Data Security Strategies

Arun Rajeevan
4 min readMay 28, 2020

Understand Data Life Cycle Phases:

1) Create
The new digital content is generated or acquired, or the existing content is altered or updated during the creation phase.
2) Store
Digital data is committed to storage repository simultaneously with creation in this phase.
3) Use
Data is viewed, processed, or used in other activities in this phase.
4) Share
Data is exchanged among users, customers, and partners in the sharing phase.
5) Archive
Data is stored in a long-term storage for future use.

Data Masking

Data masking is the process of hiding, replacing, or omitting sensitive information from a specific data set.

Different approaches:

Random substitution: The idea of replacing (or appending) the value with a random value is called random substitution.

Algorithmic substitution: The idea of replacing (or appending) the value with an algorithm generated value is called algorithmic substitution. This typically allows for two-way substitution.
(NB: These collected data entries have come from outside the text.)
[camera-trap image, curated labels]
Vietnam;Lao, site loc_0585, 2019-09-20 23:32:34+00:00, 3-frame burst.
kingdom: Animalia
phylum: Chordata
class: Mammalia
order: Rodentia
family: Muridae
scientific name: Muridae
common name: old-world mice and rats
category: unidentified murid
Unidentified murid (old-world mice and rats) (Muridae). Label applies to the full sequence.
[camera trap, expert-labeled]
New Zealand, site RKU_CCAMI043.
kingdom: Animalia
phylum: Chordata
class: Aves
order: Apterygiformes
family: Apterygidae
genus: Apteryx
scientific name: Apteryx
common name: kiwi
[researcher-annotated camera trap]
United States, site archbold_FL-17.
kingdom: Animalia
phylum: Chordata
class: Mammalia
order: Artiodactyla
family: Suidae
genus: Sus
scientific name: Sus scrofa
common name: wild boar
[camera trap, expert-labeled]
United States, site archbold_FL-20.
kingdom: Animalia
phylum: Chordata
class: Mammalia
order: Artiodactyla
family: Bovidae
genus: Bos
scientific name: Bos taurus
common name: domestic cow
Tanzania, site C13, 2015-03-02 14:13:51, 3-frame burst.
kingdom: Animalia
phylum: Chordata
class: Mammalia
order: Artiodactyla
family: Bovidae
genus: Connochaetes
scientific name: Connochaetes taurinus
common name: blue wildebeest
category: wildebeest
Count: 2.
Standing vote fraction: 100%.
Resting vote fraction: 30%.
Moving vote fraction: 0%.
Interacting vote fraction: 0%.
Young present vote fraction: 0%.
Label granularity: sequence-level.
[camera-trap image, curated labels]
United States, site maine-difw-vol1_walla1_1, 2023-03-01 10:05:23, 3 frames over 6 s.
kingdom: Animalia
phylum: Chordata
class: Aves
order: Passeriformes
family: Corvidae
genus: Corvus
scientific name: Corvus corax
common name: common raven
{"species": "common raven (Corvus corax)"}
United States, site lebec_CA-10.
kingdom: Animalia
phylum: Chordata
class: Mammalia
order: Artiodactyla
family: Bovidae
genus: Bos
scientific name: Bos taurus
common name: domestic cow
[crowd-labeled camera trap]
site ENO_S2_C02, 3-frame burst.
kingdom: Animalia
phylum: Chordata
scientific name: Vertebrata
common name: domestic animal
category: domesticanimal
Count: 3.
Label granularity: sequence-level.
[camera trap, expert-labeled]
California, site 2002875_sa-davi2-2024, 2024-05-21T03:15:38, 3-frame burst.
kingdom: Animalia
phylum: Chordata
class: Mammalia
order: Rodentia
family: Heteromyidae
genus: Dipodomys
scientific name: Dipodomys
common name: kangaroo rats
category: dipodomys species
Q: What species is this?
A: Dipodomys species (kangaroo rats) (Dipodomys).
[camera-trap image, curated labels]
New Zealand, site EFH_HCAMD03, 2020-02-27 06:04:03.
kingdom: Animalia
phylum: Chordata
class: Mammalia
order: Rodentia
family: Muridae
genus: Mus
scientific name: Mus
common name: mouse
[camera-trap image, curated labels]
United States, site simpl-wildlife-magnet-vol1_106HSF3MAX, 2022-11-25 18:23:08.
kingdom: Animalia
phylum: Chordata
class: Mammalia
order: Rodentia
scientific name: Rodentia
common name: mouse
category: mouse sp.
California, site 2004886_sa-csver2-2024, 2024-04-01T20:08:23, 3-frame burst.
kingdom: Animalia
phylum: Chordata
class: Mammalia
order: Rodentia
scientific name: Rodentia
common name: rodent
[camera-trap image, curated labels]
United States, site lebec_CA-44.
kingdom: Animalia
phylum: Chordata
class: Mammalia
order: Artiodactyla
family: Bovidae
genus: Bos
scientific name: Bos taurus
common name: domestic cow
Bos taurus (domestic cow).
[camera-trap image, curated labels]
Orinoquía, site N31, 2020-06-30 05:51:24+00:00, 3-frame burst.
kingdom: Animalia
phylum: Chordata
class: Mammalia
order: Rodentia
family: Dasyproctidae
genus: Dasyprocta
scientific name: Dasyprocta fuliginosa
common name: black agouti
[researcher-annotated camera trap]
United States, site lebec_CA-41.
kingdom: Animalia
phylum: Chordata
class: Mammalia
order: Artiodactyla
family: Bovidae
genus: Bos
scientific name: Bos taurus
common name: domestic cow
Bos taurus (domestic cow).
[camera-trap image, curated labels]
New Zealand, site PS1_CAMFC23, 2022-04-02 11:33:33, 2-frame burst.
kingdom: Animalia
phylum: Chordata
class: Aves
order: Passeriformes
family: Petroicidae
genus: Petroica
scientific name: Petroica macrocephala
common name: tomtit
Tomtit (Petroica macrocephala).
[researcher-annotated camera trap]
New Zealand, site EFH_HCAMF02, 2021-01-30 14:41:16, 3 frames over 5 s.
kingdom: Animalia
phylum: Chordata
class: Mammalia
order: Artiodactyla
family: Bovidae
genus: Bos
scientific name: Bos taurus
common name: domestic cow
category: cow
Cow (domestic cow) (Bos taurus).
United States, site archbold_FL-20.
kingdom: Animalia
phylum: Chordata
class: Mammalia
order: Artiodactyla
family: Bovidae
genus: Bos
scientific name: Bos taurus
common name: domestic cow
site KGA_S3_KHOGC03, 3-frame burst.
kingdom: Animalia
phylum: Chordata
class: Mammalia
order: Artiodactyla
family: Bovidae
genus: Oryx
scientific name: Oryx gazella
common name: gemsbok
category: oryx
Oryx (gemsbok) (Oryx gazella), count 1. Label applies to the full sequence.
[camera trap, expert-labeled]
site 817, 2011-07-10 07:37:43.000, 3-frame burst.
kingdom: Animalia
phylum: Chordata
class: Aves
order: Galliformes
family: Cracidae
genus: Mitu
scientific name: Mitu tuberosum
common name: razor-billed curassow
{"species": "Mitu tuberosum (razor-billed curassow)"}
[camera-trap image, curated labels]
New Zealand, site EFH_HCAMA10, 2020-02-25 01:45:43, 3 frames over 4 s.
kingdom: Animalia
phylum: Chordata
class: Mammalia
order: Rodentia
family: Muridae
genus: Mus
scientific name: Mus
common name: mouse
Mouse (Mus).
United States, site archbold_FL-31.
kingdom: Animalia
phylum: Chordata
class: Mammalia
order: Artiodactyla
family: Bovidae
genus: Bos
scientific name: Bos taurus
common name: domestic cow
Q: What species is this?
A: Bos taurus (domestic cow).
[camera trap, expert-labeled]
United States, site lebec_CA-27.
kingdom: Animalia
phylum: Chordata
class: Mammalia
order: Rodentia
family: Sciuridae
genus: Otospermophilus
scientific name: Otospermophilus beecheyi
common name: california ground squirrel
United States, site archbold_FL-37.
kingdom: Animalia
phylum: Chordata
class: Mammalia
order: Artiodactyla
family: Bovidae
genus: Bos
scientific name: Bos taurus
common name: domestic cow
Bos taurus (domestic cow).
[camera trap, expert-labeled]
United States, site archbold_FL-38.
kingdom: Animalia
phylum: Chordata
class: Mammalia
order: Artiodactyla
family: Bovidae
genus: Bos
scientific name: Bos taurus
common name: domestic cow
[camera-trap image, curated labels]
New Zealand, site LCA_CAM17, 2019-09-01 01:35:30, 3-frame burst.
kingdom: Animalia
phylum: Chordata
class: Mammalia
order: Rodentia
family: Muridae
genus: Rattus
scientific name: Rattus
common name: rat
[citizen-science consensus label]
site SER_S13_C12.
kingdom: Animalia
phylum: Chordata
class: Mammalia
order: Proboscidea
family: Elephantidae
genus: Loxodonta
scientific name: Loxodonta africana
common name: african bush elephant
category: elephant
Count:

Shuffle: The idea of using different entries from within the same data set to represent the data is called shuffling. This has the obvious drawback of using actual production data.

Masking: The idea of using specific characters to hide certain parts of the data is called masking. It usually applies to credit card data formats.

Data anonymization

Data anonymization is a type of information sanitization and its intent is privacy protection. Data generally has direct and indirect identifiers, where direct identifiers represent private data, whereas indirect identifiers have attributes such as demographic and location data. When used together, they could produce the exact identity of an individual. Data anonymization is the process of removing the indirect identifiers either by encrypting or removing personally identifiable information from data sets, so that the people whom the data describes remain anonymous.

Tokenization

Tokenization is the process of substituting a sensitive data element with a nonsensitive equivalent, referred to as a token.
It is the practice of having two distinct databases; one with the live and actual sensitive data and another with nonrepresentational tokens mapped to each piece of that data. The token is usually a collection of random values with the shape and form of the original data placeholder which can be mapped back to the original data by the tokenization application or solution.
Tokenization is able to assist with each of these: Complying with regulations or laws Reducing the cost of compliance Mitigating risks of storing sensitive data and reducing attack vectors on that data.

Tokenization process:

1)An application collects or generates a piece of sensitive data.
2) The data is not stored locally and is sent to the tokenization server.
3) The tokenization server generates the token. The sensitive data and the token are stored in the token database.
4) The tokenization server returns the token to the application.
5) The application stores the token rather than the original data.
6) When the sensitive data is needed, an authorized application or user can request it.

Bit Splitting

Bit splitting involves encrypting data, then splitting the encrypted data into smaller data units and distributing those smaller units to different storage locations, and then further encrypting the data at its new location.
With this process, the data is protected from security breaches, because even if an intruder is able to retrieve and decrypt one data unit, the information would be useless unless it can be combined with decrypted data units from the other locations.
Benefits:
a) Data security is enhanced due to the use of stronger confidentiality mechanisms.
b) Bit splitting between different geographies and jurisdictions make it hard to gain access to the complete data set via a subpoena or other legal processes.
c) It can be scalable, can be incorporated into secured cloud storage API technologies, and can reduce the risk of vendor lock-in.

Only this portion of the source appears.